Tomado de: Michel Silvestre “Un psychotique en analyse”, en Michel Silvestre Demain la
psychanalyse, París : Navarin, 1987, págs. 134 a 139. Traducción : Pio Eduardo Sanmiguel.

Este caso podría titularse "Un delirio para dos", como cuando en un restaurante se pide una
costilla de res para dos. Evocaré una cura que implica, en efecto, la siguiente pregunta: ¿hasta qué
punto, el hecho de sostener el lugar del analista con un psicótico no implica que el analista mismo
participa en el delirio?

Devenir paranoico

Si quieren, dejemos de lado esta pregunta mientras les presento a Federico. Cuando llega a verme,
Federico no presenta ningún delirio manifiesto. Sale de una clínica psiquiátrica a la que lo había
precipitado un estado de angustia y de agitación extremas. Se requería que se lo protegiera de sí
mismo y de los demás, porque, decía, todo podría ocurrirle y su muerte era inminente. No
obstante, no era más que pura sensación, sin contenido ni motivo. Esta angustia se aplacó
parcialmente; neurolépticos y ansiolíticos le permitieron retomar una vida social más o menos
normal.

Pronto precisará que no soy el primer analista al que acude, y está seguro, por su parte, de que
este episodio tuvo su desencadenante en un comienzo de análisis que se remonta a un año, el cual
había emprendido porque quería ser analista. Si viene a verme, es decir, si persiste en su demanda
de análisis es, por una parte, porque no abandona su proyecto de llegar a ser analista, pero
también porque ve que solamente el análisis puede preservarlo de esas amenazas, vagas e
imposibles de precisar, que pesan sobre él.

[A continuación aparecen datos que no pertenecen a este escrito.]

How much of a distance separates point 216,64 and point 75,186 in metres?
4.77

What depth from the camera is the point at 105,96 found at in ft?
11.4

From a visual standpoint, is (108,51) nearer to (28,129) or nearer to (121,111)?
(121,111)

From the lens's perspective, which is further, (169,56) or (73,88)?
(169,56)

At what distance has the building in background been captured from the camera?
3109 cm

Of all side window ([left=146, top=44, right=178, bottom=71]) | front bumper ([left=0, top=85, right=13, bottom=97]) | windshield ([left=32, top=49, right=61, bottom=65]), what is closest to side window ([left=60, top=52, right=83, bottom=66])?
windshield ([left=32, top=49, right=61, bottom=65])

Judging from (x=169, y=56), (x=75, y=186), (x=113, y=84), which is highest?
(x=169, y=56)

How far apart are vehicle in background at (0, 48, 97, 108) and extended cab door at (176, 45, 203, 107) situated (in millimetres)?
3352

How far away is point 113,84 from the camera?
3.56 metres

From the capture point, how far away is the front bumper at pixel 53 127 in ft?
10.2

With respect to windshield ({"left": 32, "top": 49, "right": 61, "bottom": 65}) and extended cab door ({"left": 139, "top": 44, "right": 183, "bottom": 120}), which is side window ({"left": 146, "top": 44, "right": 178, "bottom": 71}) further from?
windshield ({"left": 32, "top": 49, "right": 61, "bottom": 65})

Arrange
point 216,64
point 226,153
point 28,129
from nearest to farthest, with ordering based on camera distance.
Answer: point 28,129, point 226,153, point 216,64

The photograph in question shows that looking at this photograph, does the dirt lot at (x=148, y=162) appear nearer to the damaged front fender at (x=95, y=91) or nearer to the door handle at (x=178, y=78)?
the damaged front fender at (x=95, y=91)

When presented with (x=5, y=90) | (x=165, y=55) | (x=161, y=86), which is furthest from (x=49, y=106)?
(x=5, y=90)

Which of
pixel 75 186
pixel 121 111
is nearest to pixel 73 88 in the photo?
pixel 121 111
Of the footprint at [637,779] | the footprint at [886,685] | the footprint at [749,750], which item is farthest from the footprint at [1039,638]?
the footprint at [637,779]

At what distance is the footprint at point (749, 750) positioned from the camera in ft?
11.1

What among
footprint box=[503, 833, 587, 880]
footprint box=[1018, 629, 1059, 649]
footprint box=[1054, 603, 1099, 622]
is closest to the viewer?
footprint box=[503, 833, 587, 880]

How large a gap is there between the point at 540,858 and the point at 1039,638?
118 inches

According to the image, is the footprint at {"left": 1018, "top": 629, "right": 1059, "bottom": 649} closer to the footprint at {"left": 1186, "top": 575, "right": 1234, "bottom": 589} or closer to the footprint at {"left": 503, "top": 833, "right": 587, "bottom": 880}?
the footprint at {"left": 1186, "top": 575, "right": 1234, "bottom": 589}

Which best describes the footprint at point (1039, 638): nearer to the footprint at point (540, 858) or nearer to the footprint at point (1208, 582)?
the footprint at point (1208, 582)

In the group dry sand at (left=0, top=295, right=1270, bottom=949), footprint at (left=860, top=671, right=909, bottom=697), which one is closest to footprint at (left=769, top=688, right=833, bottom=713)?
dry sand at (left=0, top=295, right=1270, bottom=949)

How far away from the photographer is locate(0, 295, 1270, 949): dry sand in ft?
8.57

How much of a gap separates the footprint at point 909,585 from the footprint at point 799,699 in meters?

Por lo demás, por penosa que le resulte su actividad profesional, entiende que debe sostenerla,
tanto más, dice, cuanto que lo que lo mantiene en contacto con la juventud -con los muchachos
jóvenes en particular– es que son sus objetos de amor privilegiados, en la modalidad habitual del
enamoramiento cortés. Ello no excluye una relación actual con un hombre joven, relación que
padece con deleite.

Todo esto lo dice en voz baja, casi inaudible, con una elocución extremadamente lenta, donde
cada palabra es pronunciada con esfuerzo, y las frases parecen más llenas de lagunas o
tachonadas que inacabadas o interrumpidas. Mis preguntas no logran más que acentuar la
confusión y el flujo de sus palabras. Así es como arranca nuestra relación y como Federico
comienza su psicoanálisis.

El comienzo es notablemente alentador, las sesiones las dedicaba a describir su relación amorosa,
a desplegar sus ambiciones literarias y psicoanalíticas, y a verificar mi concordancia con lo que él
imagina ser el analista lacaniano. Una actividad marginal tomará no obstante una amplitud
preocupante: consiste en pasar horas al teléfono a través de lo que, para entonces, era la red.
Conversa entonces con las voces de ninguna parte. Pronto llego a tener mi lugar en esa red,
cuando me llama por teléfono a esas horas tardías para decir solamente "aló" con una voz que
muy pronto reconozco como la suya, para luego guardar silencio. Cuando le pregunto al respecto
durante la sesión, acaba explicándome que al telefonearme de esa manera verificaba solamente
que yo sí estuviera ahí. Parece establecerse entonces un equilibrio: su amante, la red telefónica, y
yo, en una esquina.

Pero se rompe el equilibrio: su amante lo deja bruscamente, llevándose consigo la mayoría de los
objetos por los que Federico siente aprecio. Enseguida, se precisa una amenaza para Federico: el
lugar donde vive ya no es seguro. La angustia reaparece y me llama un día a la hora de la sesión
para decirme que encontró refugio en el hospital. Vuelve a verme 15 días después, guardando
silencio sobre su hospitalización, porque yo no debo tener nada que ver con la psiquiatría.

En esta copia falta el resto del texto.